-- begin Records --

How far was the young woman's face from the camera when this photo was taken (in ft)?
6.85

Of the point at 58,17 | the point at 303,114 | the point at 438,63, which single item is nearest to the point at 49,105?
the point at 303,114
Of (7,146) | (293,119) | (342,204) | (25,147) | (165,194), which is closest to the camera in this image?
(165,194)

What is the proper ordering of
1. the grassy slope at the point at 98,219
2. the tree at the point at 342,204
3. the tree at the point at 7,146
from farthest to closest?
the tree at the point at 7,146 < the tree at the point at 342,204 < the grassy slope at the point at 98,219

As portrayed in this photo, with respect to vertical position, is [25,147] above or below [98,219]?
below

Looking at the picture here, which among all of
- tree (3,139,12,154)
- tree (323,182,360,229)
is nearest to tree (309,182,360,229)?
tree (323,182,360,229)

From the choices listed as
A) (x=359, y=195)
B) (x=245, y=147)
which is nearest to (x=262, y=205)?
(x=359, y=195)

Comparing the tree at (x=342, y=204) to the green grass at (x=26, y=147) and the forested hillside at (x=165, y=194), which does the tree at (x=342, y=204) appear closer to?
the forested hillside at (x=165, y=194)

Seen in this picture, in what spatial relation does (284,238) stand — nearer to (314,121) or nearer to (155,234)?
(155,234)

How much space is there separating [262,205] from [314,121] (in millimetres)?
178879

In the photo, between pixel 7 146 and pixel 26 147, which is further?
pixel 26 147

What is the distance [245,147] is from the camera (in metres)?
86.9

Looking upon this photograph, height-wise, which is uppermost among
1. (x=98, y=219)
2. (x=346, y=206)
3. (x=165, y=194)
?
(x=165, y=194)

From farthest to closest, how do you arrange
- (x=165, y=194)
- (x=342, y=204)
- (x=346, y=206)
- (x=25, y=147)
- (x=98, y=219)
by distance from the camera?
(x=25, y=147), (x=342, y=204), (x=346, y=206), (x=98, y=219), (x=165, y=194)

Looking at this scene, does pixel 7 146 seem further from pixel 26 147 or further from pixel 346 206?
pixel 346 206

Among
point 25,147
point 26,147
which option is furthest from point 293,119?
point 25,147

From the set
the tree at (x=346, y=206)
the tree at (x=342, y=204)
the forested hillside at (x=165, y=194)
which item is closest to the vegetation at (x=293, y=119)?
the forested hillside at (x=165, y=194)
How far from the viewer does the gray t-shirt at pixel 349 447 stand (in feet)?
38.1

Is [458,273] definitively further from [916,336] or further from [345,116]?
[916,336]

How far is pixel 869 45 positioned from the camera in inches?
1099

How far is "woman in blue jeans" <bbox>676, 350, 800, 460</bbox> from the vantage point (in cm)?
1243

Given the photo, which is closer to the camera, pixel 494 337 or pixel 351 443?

-- end Records --

Requirement: Reproduce verbatim everything from the line containing "From the set" down to the end of the records.

The answer:
From the set
the tree at (x=346, y=206)
the tree at (x=342, y=204)
the forested hillside at (x=165, y=194)
which item is closest to the vegetation at (x=293, y=119)?
the forested hillside at (x=165, y=194)
How far from the viewer does the gray t-shirt at pixel 349 447 stand (in feet)?
38.1

Is [458,273] definitively further from [916,336] or further from [345,116]?
[916,336]

How far is pixel 869 45 positioned from the camera in inches?
1099

How far is "woman in blue jeans" <bbox>676, 350, 800, 460</bbox> from the vantage point (in cm)?
1243

Given the photo, which is closer to the camera, pixel 494 337 or pixel 351 443?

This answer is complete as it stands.